● **EXCERPTED PASSAGE**:

============

It’s been a long time coming but it’s official, strong is the new skinny. Phew. It’s about time we started celebrating our bodies and stopped comparing ourselves to whatever “ideal” it is that people helplessly compare themselves to. No longer do we need to survive on as little food as possible or spend hours doing cardio, it’s all about getting lean and most importantly getting healthy.
So why have I found that there’s still an alarming number of women who come to me at Salecca with the fear of gaining muscle? So many women are afraid of doing certain exercises in the fear of gaining big muscles and break out in a sweat just hearing the word “bulky.” What’s important to remember is that some women do just put on muscle easily and naturally have low body fat. It doesn’t make you manly and there’s absolutely no chance you will ever look like a female bodybuilder from simply doing weight training. That’s like taking up recreational jogging and suddenly finding yourself with an Olympic qualifying time. Weight training is good for lots of reasons and believe me, its not just about building bigger muscles, the benefits go way beyond that.

============

● **EXCERPTED RECORDS**:
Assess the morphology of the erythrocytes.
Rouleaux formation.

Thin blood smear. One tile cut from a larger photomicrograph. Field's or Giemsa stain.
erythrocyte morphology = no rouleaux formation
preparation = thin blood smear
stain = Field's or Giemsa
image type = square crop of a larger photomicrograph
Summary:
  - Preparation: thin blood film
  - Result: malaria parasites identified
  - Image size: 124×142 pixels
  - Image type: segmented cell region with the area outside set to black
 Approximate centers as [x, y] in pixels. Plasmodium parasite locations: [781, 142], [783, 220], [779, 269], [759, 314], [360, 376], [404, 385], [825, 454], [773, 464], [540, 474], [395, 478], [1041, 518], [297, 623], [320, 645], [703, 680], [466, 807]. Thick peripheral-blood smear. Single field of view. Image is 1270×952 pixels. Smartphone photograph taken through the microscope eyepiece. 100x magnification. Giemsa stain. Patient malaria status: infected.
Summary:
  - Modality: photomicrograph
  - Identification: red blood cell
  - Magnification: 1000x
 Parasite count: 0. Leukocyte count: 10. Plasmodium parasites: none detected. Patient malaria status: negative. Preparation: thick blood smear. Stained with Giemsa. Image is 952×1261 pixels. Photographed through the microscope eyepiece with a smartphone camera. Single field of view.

============

Write out the passage on women and weight training above, starting at "So why have" and ending at "way beyond that.".

So why have I found that there’s still an alarming number of women who come to me at Salecca with the fear of gaining muscle? So many women are afraid of doing certain exercises in the fear of gaining big muscles and break out in a sweat just hearing the word “bulky.” What’s important to remember is that some women do just put on muscle easily and naturally have low body fat. It doesn’t make you manly and there’s absolutely no chance you will ever look like a female bodybuilder from simply doing weight training. That’s like taking up recreational jogging and suddenly finding yourself with an Olympic qualifying time. Weight training is good for lots of reasons and believe me, its not just about building bigger muscles, the benefits go way beyond that.